SUPPLIED INFORMATION Block Start

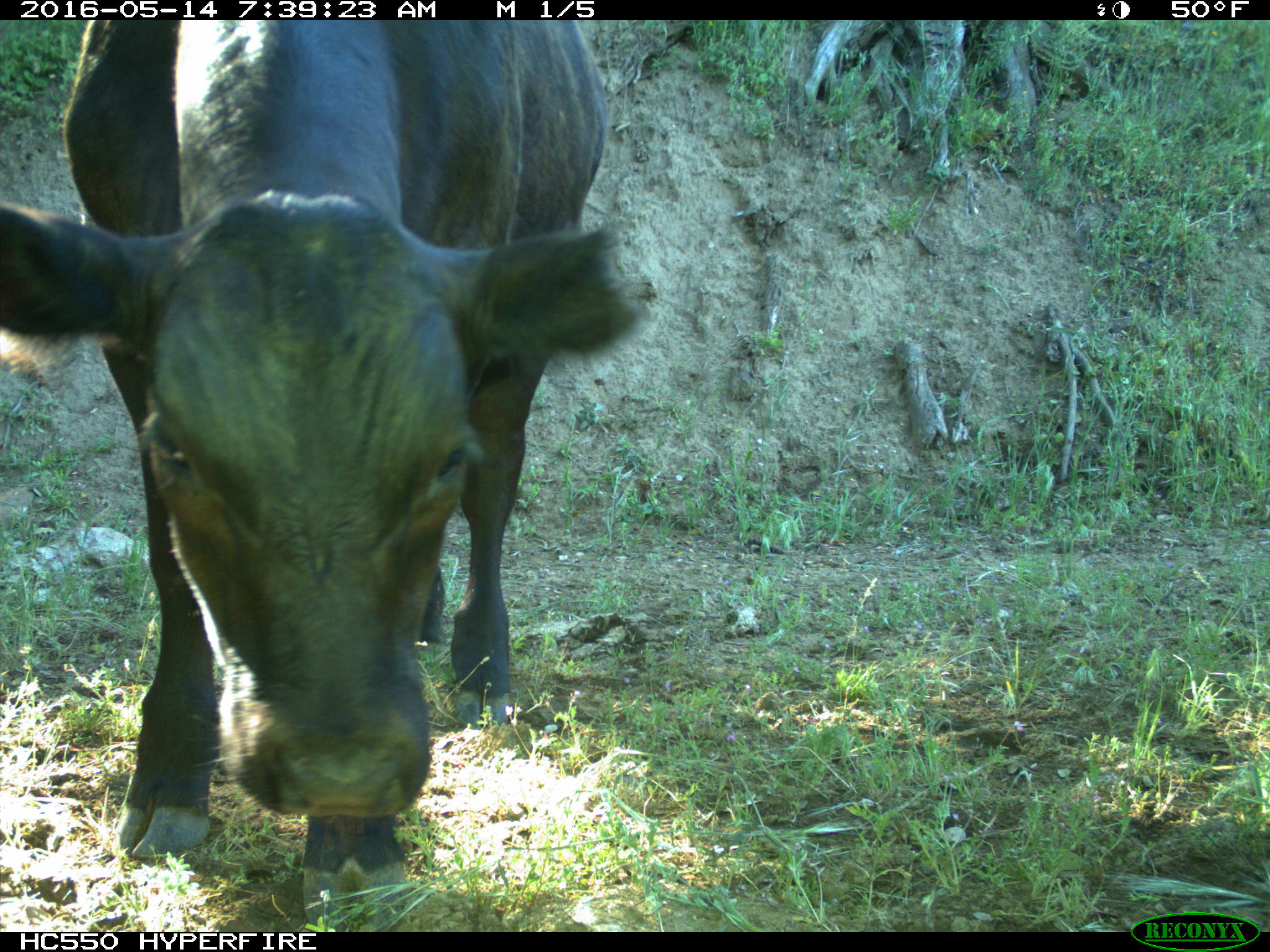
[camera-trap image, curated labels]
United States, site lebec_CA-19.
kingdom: Animalia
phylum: Chordata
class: Mammalia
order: Artiodactyla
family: Bovidae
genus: Bos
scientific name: Bos taurus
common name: domestic cow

SUPPLIED INFORMATION Block End

> [ABOUT THIS EXERCISE]:
Return verbatim each line from the one that mentions "United States, site lebec_CA-19." to the end of the entries, inclusive.

> [OUTPUT OF THE TASK]:
United States, site lebec_CA-19.
kingdom: Animalia
phylum: Chordata
class: Mammalia
order: Artiodactyla
family: Bovidae
genus: Bos
scientific name: Bos taurus
common name: domestic cow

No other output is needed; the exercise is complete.